### SELECTED PASSAGE
>>>

Menu Content/Inhalt
SFB 673 arrow Events
Lecture
show month-view show week-view   
Andy Lücking: The Bielefeld Speech and Gesture Alignment Corpus (SaGA)
Freitag, 25.06.2010 12:15 - 13:00
The Bielefeld Speech and Gesture Alignment Corpus (SaGA)

People communicate multimodally. Most prominently, they co-produce speech and gesture. How do they do that? Studying the interplay of both modalities has to be informed by empirically observed communication behavior. We present a corpus built of speech and gesture data gained in a controlled study. We describe 1) the setting underlying the data; 2) annotation of the data; and 3) reliability evalution methods and results.

Ad 1): The primary data of the SaGA corpus are made up of 25 dialogs of interlocutors which engage in a spatial communication task combining direction-giving and sight description. The stimulus is a model of a town presented in a Virtual Reality (VR) environment. The VR scenario affords better determination and experimental control of the content of multimodal messages. Additionally, it secures that all participants receive the same stimulus. Upon finishing a “bus ride” through the VR town along five landmarks, a so-called router explained the route as well as the wayside landmarks to an unknown and naive follower. Our primary data consists of 25 dialogs. They make up 280 minutes video material containing 4961 iconic/deictic gestures, approximately 1000 discourse gestures and 39,435 words.

<<<

### JOBS
• a. Rewrite the SaGA lecture abstract starting at "Menu Content/Inhalt" and ending at "methods and results.", replacing "interplay" with "interaction".
• b. From the last sentence of the SaGA lecture abstract, list every quantity it gives for the video material.
• c. According to the SaGA lecture abstract, is each statement true? Answer yes or no, quoting the words that decide it.
(i) The stimulus was a model of a town shown in a Virtual Reality environment.
(ii) The bus ride through the town passed seven landmarks.
(iii) The router explained the route to a follower the router already knew.

### SOURCE DATA
>>>

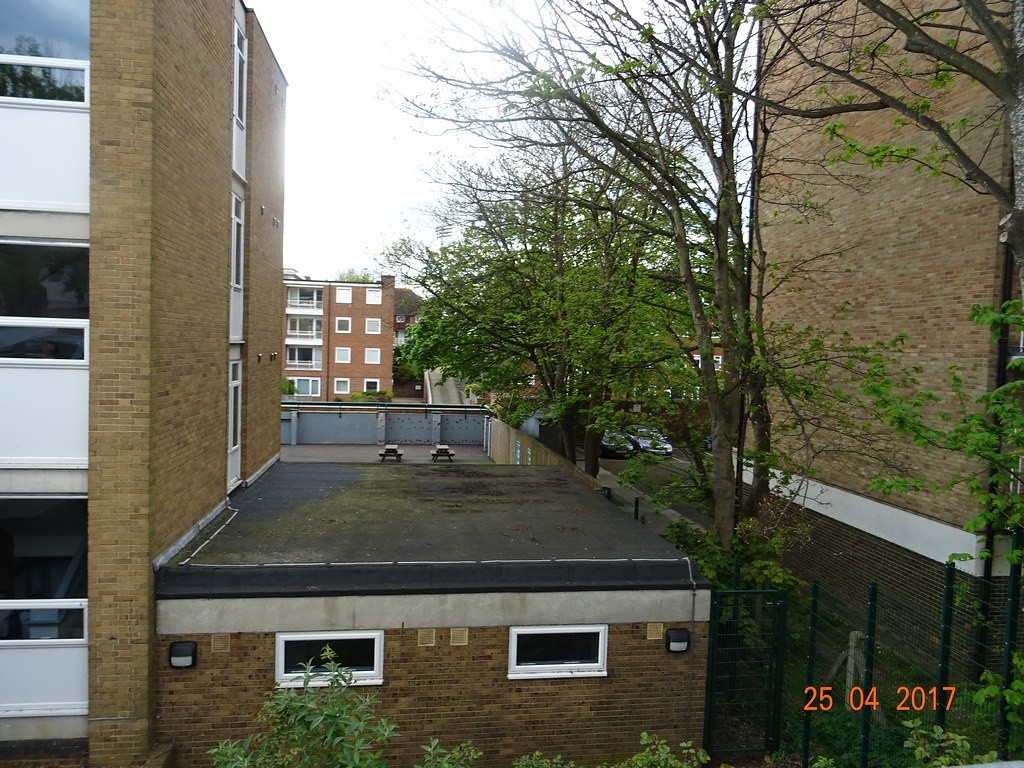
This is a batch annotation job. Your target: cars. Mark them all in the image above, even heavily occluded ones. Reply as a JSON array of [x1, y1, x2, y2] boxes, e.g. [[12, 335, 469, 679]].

<<<

### RESULTS IN ORDER
• a.
Menu Content/Inhalt
SFB 673 arrow Events
Lecture
show month-view show week-view   
Andy Lücking: The Bielefeld Speech and Gesture Alignment Corpus (SaGA)
Freitag, 25.06.2010 12:15 - 13:00
The Bielefeld Speech and Gesture Alignment Corpus (SaGA)

People communicate multimodally. Most prominently, they co-produce speech and gesture. How do they do that? Studying the interaction of both modalities has to be informed by empirically observed communication behavior. We present a corpus built of speech and gesture data gained in a controlled study. We describe 1) the setting underlying the data; 2) annotation of the data; and 3) reliability evalution methods and results.

• b.
- 280 minutes video material
- 4961 iconic/deictic gestures
- approximately 1000 discourse gestures
- 39,435 words

• c.
(i) Yes: "The stimulus is a model of a town presented in a Virtual Reality (VR) environment."
(ii) No: "along five landmarks"
(iii) No: "to an unknown and naive follower"